Wie is nu eigenlijk de vader van de Nederlandse informatica? Is het Edsger Wybe Dijkstra: de man van het gestructureerd programmeren? Of gaat deze eretitel naar Aad van Wijngaarden, de leermeester van Dijkstra die de rekenafdeling van het befaamde Mathematisch Centrum van de grond af aan opbouwde?
Van Wijngaarden (1916-1987) was werktuigkundig ingenieur. Na zijn afstuderen in 1939 werkte hij in de oorlogsjaren als assistent aan de Technische Hoogeschool Delft. Hij promoveerde in 1945 op elasticiteitsproblemen, waarna hij emplooi vond bij het Nationaal Luchtvaartlaboratorium. Zijn doorbraak vond in 1947 plaats, toen werd Van Wijngaarden gevraagd om hoofd te worden van de Rekenafdeling van het Mathematisch Centrum in Amsterdam. Deze afdeling, naar buitenlands gebruik ook wel computing department genoemd, had twee taken: het uitvoeren van opdrachten in geavanceerd rekenwerk en het ontwikkelen van grote rekenmachines.
Van Wijngaarden bezocht belangrijke rekeninstituten in de Verenigde Staten en Groot-Brittannië. Hij wist daarna zijn afdeling uit te bouwen tot een toonaangevende rekengroep die traditionele technieken combineerde met nieuwe rekenschema’s en rekenmachines. Het in eigen huis bouwen van automatische rekenmachines bereikte, na het bouwen van de Arra I en II, zijn hoogtepunt met de introductie in 1956 van de Armac, een werkelijk werkende computer.
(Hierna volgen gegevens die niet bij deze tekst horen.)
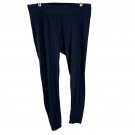 Cato Womens Navy Leggings Size 14/16W Cotton Spandex Blend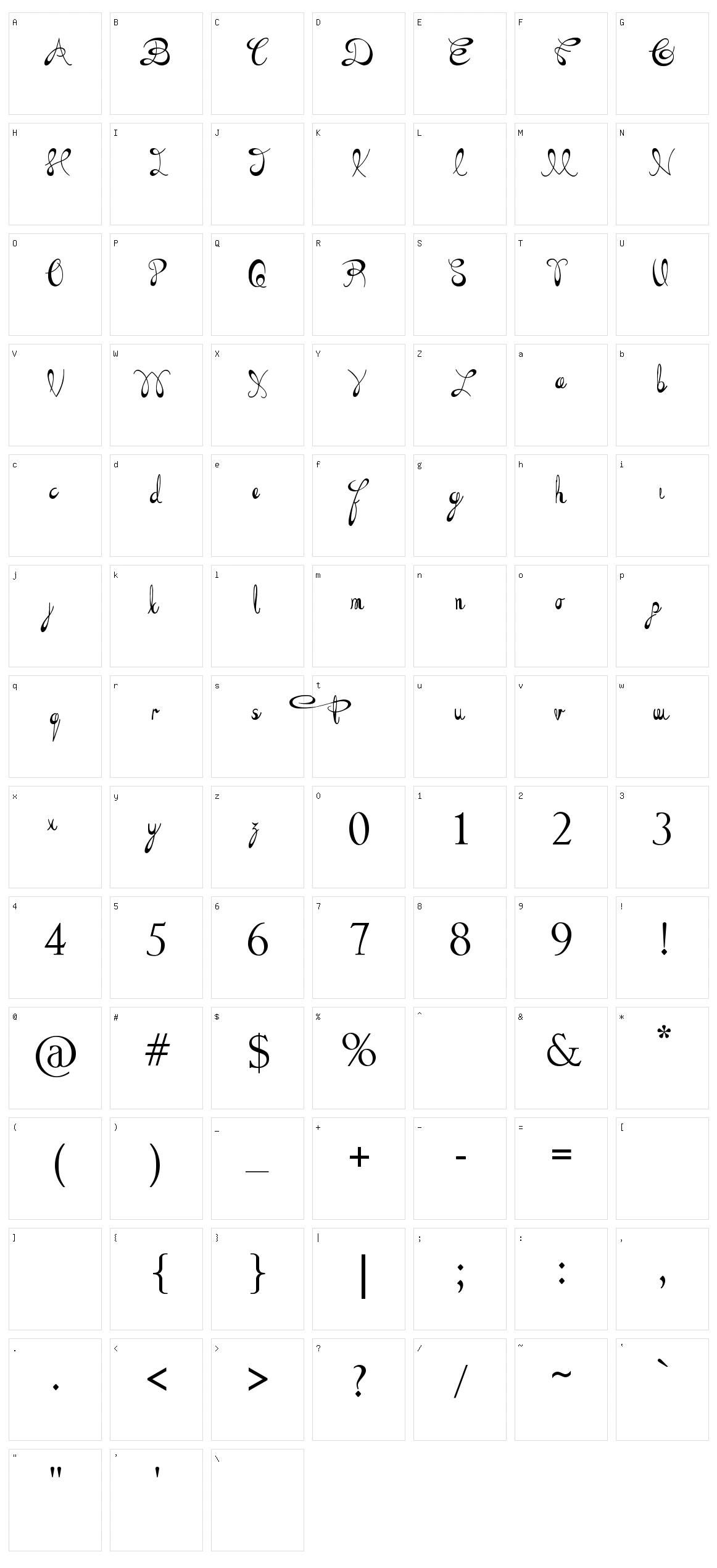 The Daily Bread Character Set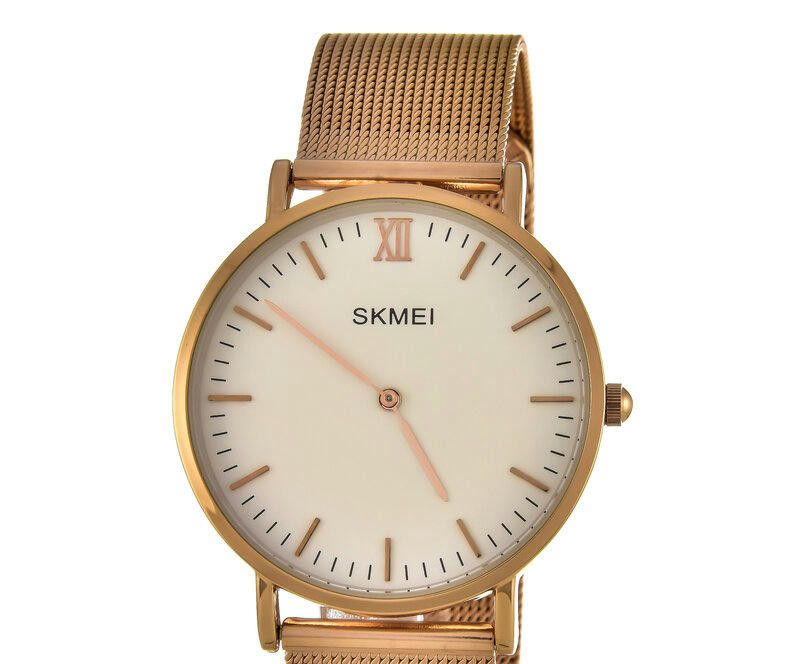Наручные часы skmei 1181srg rose gold cfse mesh band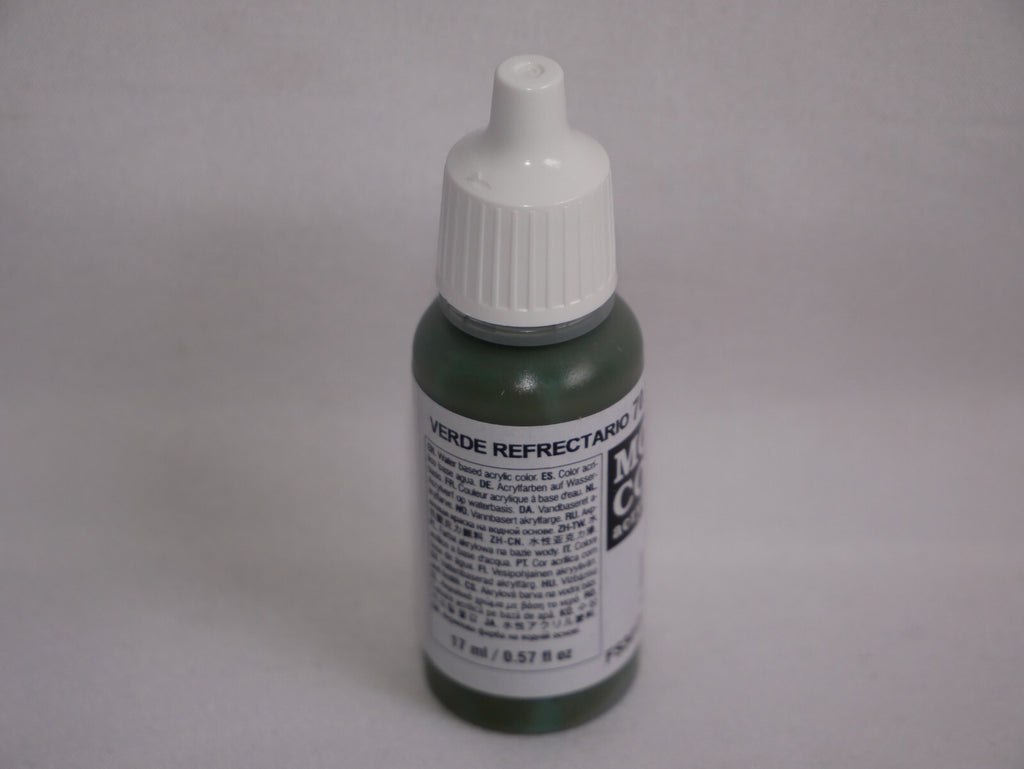 Vallejo Model Color Refractive Green Acrylic 17ml/0.57 fl oz Dropper - 70.890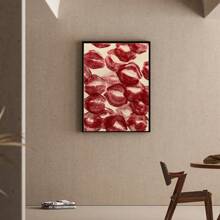1pc, Hot Red Lips Wall Art, Vibrant And Fashionable Sexy Red Lip Print Decor Room, College Style Aesthetic, Vintage Poster Canvas Print, Minimalism Canvas Painting, Suitable For Home Decoration, Bar Cart, Cafe, Patio, Club, Music Room, Birthday Gift, Living Room, Bedroom, Living Room, Home Office, Kitchen, Bathroom Decoration, The Perfect Gift For Your Friends, Wall Decoration Gift 20*28 Inch, Unframed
Samen met zijn leerling Edsger Dijkstra (in 1952 aangesteld als de eerste programmeur) dacht Van Wijngaarden na over het programmeren (het bedienen) van rekenmachines en – in een later stadium – over programmeertalen. Zij speelden een cruciale rol in de ontwikkeling van Algol, een van de eerste programmeertalen. Van Wijngaarden bleef telkens voor de kudde uithollen en was bijvoorbeeld al in de weer met programmeertalen, toen het woord programmeur nog nauwelijks bestond. Door de diepgang van zijn onderzoek, de continue reflectie op zijn werk en de behaalde vooruitgang op het rekencentrum staat hij aan de basis van de informatica in Nederland.